Jason went first to the island of Lemnos in the Aegean Sea, and
there Jason and Hypsipyle became parents of a son named Euneus.
Jason's visit was thought to account for an actual prehistoric settlement
made by Thessalians in the island of Lemnos. Proceeding from there,
Jason accomplished his mission and at length returned to Iolcus. At
least so much of the story had taken form earlier than the time of the
first recorded literature, for the Iliad spoke of Pelias as a former king
of Iolcus and of Euneus, son of Jason, as king of Lemnos at the period
of the Trojan War.
The Odyssey referred to the story of the Argo as well known to all
and noted many further circumstances. Pelias, it observed, was a son of
Neptune and of Tyro (cf. Arachne, Bk. 6), and Tyro later married
Cretheus, founder and first king of Iolcus, and became the mother of
Aeson.
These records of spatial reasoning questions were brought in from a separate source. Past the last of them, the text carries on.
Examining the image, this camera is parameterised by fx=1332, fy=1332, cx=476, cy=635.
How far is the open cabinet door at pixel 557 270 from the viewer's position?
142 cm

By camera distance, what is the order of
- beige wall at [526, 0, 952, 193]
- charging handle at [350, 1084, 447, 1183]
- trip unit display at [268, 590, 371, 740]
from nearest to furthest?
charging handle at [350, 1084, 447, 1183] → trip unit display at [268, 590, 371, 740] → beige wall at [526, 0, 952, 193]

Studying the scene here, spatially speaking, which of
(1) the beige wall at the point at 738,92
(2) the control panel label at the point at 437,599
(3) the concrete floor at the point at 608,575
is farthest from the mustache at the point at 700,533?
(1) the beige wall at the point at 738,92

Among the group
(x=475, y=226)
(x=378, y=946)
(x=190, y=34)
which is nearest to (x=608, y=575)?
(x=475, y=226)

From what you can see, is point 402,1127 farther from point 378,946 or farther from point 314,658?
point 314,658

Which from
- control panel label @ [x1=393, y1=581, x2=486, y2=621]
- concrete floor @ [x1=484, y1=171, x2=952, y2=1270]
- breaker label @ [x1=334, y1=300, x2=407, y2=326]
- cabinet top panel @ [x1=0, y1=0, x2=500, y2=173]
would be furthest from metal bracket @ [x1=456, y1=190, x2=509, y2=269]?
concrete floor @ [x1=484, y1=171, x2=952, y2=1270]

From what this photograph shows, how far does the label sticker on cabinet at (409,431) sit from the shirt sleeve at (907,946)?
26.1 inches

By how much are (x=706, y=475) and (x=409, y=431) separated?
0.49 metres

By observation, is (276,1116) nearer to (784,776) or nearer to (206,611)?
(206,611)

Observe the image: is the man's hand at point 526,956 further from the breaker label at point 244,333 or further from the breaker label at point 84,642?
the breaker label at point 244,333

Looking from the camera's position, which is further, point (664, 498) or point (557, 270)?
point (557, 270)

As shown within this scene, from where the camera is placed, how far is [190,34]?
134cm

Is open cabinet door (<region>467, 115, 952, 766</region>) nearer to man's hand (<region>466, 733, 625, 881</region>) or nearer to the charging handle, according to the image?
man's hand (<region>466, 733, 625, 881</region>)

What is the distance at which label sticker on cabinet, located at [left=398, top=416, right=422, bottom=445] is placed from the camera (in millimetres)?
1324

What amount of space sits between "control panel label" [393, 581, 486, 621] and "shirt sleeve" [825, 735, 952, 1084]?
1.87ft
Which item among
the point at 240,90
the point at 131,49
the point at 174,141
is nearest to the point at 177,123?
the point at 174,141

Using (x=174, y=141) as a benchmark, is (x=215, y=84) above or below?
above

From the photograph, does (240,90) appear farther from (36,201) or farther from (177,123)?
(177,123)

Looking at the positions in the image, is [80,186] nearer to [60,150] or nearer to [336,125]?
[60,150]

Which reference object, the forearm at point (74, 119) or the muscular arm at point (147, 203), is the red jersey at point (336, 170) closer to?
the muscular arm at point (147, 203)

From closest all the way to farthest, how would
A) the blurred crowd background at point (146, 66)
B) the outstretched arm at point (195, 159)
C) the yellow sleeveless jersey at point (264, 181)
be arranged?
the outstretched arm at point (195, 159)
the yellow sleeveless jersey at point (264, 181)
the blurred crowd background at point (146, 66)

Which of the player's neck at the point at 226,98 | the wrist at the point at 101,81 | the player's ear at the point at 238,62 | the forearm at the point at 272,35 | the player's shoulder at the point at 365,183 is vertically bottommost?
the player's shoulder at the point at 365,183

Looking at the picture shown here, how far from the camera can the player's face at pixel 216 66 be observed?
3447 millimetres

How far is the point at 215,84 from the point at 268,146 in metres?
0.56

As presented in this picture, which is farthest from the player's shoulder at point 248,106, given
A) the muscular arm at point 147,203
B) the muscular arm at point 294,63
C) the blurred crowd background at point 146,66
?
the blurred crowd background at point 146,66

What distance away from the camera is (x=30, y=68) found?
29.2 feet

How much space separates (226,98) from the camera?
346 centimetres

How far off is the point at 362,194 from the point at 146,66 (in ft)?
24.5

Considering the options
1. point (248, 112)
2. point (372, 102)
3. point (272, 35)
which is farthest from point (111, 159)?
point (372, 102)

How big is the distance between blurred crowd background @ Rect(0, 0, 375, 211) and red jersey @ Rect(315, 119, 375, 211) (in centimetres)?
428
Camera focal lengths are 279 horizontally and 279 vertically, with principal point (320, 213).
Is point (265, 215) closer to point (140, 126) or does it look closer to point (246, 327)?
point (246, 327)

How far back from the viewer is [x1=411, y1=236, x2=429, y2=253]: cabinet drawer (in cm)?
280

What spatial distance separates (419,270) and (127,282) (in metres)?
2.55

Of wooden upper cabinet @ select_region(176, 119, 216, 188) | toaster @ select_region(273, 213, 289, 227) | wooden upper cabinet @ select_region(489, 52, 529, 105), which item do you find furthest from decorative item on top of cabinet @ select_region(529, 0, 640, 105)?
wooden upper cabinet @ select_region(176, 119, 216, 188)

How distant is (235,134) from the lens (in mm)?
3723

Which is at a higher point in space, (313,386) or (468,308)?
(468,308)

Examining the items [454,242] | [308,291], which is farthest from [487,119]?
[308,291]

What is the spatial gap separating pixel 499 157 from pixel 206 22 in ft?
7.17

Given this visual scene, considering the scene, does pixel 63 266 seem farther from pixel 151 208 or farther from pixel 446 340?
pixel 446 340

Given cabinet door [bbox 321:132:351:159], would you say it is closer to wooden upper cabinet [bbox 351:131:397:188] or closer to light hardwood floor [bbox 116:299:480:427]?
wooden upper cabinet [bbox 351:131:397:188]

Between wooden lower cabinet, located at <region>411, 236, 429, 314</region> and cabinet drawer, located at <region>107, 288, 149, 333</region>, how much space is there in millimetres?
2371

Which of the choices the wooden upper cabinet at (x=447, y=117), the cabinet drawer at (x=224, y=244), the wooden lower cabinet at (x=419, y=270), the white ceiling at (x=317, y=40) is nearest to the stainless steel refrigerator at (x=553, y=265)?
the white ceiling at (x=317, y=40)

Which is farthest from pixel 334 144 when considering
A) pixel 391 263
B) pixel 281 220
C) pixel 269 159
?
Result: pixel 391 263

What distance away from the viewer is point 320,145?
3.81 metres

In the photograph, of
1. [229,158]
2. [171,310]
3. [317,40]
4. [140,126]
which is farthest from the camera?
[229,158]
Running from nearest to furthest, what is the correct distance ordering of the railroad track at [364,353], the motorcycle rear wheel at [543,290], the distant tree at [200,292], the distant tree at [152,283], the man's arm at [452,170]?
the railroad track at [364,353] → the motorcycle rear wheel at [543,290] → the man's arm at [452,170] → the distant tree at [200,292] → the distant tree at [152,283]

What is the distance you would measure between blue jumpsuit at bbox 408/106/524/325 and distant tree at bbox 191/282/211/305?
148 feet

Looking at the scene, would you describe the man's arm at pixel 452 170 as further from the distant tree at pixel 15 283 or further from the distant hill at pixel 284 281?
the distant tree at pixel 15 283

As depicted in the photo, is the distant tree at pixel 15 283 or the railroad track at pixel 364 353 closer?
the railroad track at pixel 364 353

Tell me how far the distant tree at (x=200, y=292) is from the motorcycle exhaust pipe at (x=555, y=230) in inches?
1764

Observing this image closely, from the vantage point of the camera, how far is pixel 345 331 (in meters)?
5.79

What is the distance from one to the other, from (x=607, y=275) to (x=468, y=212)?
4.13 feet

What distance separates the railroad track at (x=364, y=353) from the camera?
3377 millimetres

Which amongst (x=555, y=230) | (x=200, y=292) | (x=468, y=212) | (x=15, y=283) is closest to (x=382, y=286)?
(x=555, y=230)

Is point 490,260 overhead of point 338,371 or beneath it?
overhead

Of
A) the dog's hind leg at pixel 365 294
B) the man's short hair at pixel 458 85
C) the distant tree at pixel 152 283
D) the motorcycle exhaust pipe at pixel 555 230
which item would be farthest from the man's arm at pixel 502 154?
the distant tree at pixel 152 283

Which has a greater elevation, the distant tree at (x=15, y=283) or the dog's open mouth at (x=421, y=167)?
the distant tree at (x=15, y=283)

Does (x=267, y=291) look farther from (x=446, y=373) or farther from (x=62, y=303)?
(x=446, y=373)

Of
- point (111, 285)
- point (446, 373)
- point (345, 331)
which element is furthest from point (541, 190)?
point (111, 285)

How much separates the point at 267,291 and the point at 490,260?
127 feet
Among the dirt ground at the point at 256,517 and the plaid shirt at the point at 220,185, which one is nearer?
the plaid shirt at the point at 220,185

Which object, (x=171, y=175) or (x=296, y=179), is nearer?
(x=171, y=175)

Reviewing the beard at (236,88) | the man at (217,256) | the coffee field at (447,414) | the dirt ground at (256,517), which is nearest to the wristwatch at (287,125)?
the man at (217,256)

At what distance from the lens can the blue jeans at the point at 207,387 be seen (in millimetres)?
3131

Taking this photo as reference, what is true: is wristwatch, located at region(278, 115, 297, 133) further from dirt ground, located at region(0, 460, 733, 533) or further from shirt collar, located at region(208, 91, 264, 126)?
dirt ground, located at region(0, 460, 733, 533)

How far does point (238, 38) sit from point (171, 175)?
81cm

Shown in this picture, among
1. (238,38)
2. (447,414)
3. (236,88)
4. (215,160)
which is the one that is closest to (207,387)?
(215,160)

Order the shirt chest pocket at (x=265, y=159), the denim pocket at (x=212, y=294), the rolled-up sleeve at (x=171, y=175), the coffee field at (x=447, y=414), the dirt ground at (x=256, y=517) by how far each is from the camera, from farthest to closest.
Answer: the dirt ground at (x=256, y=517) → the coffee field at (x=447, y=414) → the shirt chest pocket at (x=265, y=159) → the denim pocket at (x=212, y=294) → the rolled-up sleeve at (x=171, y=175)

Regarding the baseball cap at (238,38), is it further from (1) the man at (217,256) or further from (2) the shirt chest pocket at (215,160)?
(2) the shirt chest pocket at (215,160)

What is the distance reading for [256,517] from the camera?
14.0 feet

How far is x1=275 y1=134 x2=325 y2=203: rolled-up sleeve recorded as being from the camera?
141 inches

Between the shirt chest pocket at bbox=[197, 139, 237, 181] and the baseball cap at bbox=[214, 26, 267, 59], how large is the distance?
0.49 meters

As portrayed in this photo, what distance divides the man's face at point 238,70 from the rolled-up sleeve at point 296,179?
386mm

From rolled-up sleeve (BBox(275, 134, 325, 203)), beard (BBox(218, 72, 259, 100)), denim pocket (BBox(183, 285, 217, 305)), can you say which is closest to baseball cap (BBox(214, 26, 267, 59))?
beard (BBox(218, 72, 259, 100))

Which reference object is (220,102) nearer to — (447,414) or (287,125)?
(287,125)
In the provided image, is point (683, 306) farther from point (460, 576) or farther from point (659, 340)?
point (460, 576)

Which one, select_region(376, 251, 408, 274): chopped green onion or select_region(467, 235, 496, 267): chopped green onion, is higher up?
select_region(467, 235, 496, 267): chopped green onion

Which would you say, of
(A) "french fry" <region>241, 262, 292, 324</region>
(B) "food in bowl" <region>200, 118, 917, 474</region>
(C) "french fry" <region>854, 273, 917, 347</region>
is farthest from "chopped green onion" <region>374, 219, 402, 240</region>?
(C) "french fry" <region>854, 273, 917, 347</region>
This implied that Pelias was a usurper and that Aeson ought
legally to have succeeded his father as king of Iolcus, an idea which later
authors mentioned explicitly. According to fairy lore popular in all
countries of the world, a young hero, going on a quest, visited the home
of a malevolent sorcerer and attained his object in spite of the sorcerer's
opposition. This, the Odyssey noted, was the case with Jason. He vis-
ited the home of Aeetes, child of the Sun and the Oceanid Perse, brother
of Circe the evil enchantress. And Aeetes himself was an evil enchanter.